TL;DR Git is used in almost every software development project to track code and file changes. Based on this ability to track every change, there has also been a tremendous increase in Gits adoption for Data science projects. In this post we discuss;

  1. Benefits of Git for data science
  2. The gaps and limitations of Git
  3. Best practices for using Git for data science projects

For those of you familiar with Git jump to the section “Why Git is important to learn for data science”

What is Git and how does it work?

“Git is a free and open-source distributed version control system designed to handle everything from small to very large projects with speed and efficiency.” - Git

As the description states, Git is a version control system. It helps record, track, and save any change made to source code and to quickly and easily recover any previous state.
Git uses a distributed version control model. This means that there can be many copies (or forks/remotes in the GitHub world) of the repository. When working locally, Git is the program that you will use to keep track of changes to your repository.

GitHub.com is a location on the internet that acts as a remote location for your repository. GitHub provides a backup of your work that can be retrieved if your local copy is lost (e.g., if your computer falls off a pier). GitHub also allows you to share your work and collaborate with others on a project.

Similar tools to GitHub are GitLab, Bitbucket.

DVCS
Source: Pro Git by Scott Chacon and Ben Straub.

How Git and Github, GitLab, or Bitbucket help you work better

There are several practical ways Git helps a development project.

Keep track of changes to your code locally using git.

  • Synchronize code between different versions (i.e. your own versions or others’ versions).
  • Test changes to code without losing the original.
  • Revert back to an older version of code, if needed.
  • Backup your files on the cloud (GitHub/GitLab/Bitbucket).
  • Share your files on GitHub/GitLab/Bitbucket and collaborate with others.

Up to this point, it's clear why Git is a powerful tool that will help you record, track and store any change made to almost any file in a project. We understood how Git helps you work well as a team and this is one of the main reasons why Git is so widely used in software development projects.

These benefits are also relevant for data science projects, to manage the code that supports their work, but it does not translate 1:1.

Is Git important to learn for data science?

If you want to join a data science project as a collaborator, you will have to face some challenges, for example;

  • Review all ongoing research and repositories on a specific topic and pick the most promising one. (If you are working on an open source project)
  • You will need to understand the current state of that project and how it has evolved over time.
  • Identify which directions are promising and still worth exploring. In this step, reviewing ideas and approaches that were tried and abandoned is also important, since you don’t want to unnecessarily repeat work someone tried unsuccessfully. Usually, these failed approaches are not documented and forgotten, which is a huge challenge.
  • You will need to collect all the pieces of the project (data, code, etc.) which might be spread out over multiple platforms, and sometimes not completely accessible.
  • Last but not least, once you’ve made some improvement or explored a new direction, there is no easy way to contribute your results back to the project.

To summarize, nowadays there are multiple challenges which aren’t gracefully handled in today’s tools.

-------------------------

*Given problem 1*
List the three topics that the post on Git for data science says it will discuss.
*Given problem 2*
Please write the next part of the post on Git for data science, picking up after its final sentence.
The records that follow come from a different source than the post.

A run of records:
-------------------------

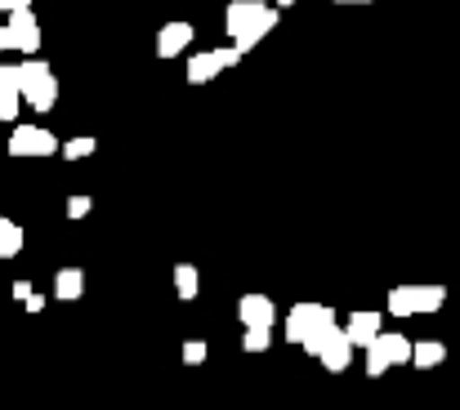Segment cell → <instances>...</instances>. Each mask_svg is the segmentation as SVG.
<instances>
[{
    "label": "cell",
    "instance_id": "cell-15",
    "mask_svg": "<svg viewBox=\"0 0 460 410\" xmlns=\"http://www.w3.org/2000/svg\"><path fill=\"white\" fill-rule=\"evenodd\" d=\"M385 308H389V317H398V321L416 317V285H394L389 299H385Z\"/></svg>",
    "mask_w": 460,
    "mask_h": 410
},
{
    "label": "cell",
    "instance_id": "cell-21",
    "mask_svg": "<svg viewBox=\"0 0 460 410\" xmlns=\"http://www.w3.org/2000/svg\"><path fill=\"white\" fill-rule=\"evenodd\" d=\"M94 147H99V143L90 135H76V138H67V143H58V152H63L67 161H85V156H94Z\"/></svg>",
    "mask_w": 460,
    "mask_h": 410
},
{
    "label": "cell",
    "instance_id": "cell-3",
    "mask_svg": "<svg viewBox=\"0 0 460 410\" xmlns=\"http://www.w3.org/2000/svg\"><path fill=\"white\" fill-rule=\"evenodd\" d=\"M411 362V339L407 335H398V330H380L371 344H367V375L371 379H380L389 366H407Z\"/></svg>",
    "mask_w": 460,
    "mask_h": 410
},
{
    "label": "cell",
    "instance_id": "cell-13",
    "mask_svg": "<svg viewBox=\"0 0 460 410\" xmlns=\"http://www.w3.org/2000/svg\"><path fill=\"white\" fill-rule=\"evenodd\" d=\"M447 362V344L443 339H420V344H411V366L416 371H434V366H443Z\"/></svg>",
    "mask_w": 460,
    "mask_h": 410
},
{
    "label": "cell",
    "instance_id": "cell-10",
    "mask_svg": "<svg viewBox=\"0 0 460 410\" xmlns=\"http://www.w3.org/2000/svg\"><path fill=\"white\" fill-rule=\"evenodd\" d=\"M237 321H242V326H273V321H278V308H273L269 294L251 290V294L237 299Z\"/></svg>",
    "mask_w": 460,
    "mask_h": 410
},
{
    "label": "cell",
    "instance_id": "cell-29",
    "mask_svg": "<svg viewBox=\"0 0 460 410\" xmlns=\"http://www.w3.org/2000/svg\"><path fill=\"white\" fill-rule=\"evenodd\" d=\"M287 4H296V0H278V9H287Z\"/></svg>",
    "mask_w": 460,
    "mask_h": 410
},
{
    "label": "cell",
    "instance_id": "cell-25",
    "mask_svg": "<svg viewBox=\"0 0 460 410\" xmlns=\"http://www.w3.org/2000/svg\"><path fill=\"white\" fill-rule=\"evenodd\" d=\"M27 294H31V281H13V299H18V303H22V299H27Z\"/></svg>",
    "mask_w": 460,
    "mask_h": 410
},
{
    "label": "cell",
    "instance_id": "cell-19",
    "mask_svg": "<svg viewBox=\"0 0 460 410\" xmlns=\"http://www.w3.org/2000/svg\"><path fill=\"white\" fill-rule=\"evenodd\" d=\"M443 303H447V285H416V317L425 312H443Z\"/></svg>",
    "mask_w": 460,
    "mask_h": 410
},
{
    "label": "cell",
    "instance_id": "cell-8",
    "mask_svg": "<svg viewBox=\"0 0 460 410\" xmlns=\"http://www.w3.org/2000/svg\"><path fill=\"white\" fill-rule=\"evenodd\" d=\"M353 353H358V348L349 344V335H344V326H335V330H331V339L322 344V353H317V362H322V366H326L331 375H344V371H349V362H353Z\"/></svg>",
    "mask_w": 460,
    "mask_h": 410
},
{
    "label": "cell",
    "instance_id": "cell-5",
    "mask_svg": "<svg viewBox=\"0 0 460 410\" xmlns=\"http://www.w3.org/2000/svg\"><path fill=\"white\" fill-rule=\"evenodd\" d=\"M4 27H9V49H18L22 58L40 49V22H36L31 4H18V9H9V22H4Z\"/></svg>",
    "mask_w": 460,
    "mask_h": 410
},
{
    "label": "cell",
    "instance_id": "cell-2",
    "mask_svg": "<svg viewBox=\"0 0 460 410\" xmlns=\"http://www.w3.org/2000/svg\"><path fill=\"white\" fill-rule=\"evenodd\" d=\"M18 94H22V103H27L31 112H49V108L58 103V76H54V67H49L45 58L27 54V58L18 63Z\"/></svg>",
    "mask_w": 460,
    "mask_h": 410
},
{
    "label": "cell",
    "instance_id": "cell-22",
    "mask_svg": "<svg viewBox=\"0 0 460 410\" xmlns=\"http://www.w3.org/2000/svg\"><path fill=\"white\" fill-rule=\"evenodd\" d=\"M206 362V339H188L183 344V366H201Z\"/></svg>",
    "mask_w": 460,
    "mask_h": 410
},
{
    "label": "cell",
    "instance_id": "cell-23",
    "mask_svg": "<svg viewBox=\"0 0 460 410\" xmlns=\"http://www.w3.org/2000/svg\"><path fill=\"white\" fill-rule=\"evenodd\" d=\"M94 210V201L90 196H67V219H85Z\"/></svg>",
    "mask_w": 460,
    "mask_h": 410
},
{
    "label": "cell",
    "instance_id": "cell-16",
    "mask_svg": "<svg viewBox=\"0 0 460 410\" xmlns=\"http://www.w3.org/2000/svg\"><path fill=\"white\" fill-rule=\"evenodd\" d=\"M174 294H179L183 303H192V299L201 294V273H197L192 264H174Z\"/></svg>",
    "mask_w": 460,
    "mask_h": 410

-------------------------

*Reply 1*
1. Benefits of Git for data science
2. The gaps and limitations of Git
3. Best practices for using Git for data science projects

*Reply 2*
Now let’s see how Git can help us fill in some of the missing pieces.

With Git’s ability to track every change we made to our files, we can show all the directions taken, when they were taken, and by whom! It's possible to see the entire Git history as an actual story and understand what was done at every step (commit) and have some documentation (commit messages). You can also share it with other collaborators using one of the previously mentioned platforms.

By using a more traditional software development workflow, you begin to treat your models more like an application and less as a script, which makes it easier to manage and leads to higher quality outcomes.

Still, Git has limitations

Although there are significant benefits from using version control tools like Git, they come with a high overhead cost.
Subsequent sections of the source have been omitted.